Maher, in sharp contrast, sees everything through the lens of politics, but despite basing his career on expressing strong opinions in a debate-style format, he seems increasingly uninterested in other people’s ideas.
On his show over the weekend, he complained, “I used to fight with this audience all the time, because we used to get the audience strictly from liberal sources; then we got the audience like from everywhere and I’ve had a much better time the last couple of months.”
His point, essentially, was that he used to have to deal with an audience that disagreed with him and pushed back; he has solved that supposed problem.
Seinfeld and Maher are perhaps as uncomfortable with modern mainstream sensitivities as with the modern expectation of interaction between an entertainer and the audience. Both men came up in a vastly different comedy environment than the one that exists now, in which the main people they had to answer to were bookers at clubs and television shows (and those bookers were overwhelmingly white, male and heterosexual).

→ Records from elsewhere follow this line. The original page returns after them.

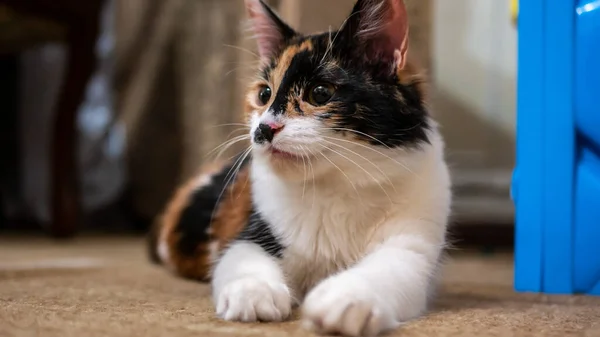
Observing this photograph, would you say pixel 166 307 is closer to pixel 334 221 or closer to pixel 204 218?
pixel 334 221

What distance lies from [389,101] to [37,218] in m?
2.36

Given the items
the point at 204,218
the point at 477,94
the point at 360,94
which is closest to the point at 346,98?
the point at 360,94

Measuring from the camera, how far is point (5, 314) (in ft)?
2.77

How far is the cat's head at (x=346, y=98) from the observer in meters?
0.92

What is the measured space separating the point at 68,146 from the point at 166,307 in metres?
1.70

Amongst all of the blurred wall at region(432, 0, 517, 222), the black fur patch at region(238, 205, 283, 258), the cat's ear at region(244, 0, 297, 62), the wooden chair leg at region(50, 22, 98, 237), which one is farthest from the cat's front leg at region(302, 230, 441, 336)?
the wooden chair leg at region(50, 22, 98, 237)

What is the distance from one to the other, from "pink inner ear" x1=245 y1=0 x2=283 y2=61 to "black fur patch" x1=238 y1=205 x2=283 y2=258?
0.31 metres

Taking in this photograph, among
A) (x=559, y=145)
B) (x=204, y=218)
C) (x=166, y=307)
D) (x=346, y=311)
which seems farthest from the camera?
(x=204, y=218)

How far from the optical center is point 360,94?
3.14 feet

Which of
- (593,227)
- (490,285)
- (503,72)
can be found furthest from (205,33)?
(593,227)

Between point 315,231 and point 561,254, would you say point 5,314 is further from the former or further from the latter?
point 561,254

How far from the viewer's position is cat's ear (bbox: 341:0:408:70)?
0.99 meters

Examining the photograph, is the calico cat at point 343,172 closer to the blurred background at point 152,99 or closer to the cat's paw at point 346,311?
the cat's paw at point 346,311

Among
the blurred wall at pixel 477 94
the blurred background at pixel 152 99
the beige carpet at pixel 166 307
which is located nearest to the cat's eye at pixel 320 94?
the beige carpet at pixel 166 307
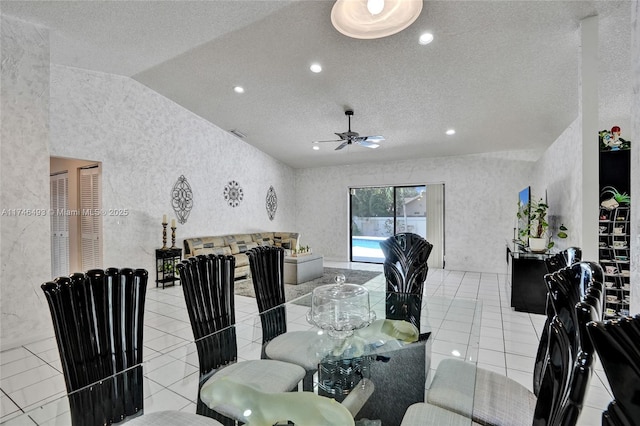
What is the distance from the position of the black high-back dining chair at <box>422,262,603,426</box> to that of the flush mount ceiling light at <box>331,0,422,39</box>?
2.19 m

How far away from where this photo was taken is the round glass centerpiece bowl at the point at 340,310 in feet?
5.80

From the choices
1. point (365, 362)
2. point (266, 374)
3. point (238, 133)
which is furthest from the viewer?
point (238, 133)

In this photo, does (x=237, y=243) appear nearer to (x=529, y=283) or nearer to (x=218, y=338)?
(x=218, y=338)

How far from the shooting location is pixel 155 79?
4.69 metres

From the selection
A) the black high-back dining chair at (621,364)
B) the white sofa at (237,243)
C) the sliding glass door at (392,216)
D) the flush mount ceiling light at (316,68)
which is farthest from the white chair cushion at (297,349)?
the sliding glass door at (392,216)

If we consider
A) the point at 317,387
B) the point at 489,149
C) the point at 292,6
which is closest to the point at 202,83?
the point at 292,6

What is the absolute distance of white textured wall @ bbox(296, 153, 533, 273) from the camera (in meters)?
6.36

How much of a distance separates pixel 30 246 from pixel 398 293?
3698mm

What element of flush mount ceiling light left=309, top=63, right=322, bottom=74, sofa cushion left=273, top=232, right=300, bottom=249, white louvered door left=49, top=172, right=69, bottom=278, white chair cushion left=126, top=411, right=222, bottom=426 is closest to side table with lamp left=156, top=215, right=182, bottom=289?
white louvered door left=49, top=172, right=69, bottom=278

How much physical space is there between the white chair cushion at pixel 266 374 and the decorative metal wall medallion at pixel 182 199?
15.3 feet

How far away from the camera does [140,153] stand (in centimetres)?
505

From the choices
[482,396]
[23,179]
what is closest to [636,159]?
[482,396]

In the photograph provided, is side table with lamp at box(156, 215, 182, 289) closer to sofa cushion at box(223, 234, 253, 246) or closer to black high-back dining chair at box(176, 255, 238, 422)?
sofa cushion at box(223, 234, 253, 246)

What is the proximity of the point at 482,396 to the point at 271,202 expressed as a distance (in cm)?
693
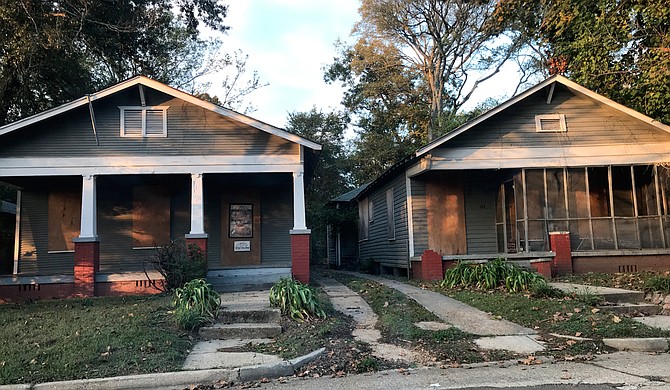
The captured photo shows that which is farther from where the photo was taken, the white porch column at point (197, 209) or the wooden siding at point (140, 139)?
the wooden siding at point (140, 139)

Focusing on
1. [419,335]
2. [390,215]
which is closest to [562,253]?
[390,215]

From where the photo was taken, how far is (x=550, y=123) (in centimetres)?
1620

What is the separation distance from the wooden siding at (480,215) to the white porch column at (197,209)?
843cm

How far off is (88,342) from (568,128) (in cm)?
1423

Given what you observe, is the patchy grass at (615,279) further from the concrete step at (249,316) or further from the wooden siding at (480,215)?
the concrete step at (249,316)

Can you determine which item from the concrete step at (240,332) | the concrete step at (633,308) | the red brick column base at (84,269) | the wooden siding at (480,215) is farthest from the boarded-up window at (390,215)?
the concrete step at (240,332)

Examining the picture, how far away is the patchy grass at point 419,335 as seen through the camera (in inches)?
291

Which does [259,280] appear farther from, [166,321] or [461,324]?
[461,324]

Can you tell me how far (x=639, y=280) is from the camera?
12.7 metres

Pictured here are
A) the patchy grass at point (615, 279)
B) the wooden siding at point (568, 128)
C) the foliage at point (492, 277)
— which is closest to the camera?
the foliage at point (492, 277)

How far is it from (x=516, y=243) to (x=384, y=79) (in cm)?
2229

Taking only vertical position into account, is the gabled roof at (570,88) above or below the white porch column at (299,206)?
above

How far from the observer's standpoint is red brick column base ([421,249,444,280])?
15117 millimetres

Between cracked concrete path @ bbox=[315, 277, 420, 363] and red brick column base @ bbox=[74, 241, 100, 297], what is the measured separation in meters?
5.75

But now everyone with a Twitter or Facebook account has a voice, at least in theory. If a teenager thinks Seinfeld is out of line when he imitates stereotypically gay hand gestures, he can try to rally people to his side.
The comedian Patton Oswalt is a counterexample to Seinfeld and Maher. He has embraced Twitter and social media both as a medium for jokes and opinion but also as a forum for healthy debate. He is an eternal student of culture who has made a point of learning and growing as an artist and a fan.
Comedy increasingly is taking the form of a conversation rather than a one-way expression of ideas and information, and cranky older comedians who opt out of this dialogue risk becoming relics of an earlier era.
Nathan Rabin is a freelance writer, the former head writer of the A.V. Club and the author of four books, most recently “You Don’t Know Me but You Don’t Like Me.”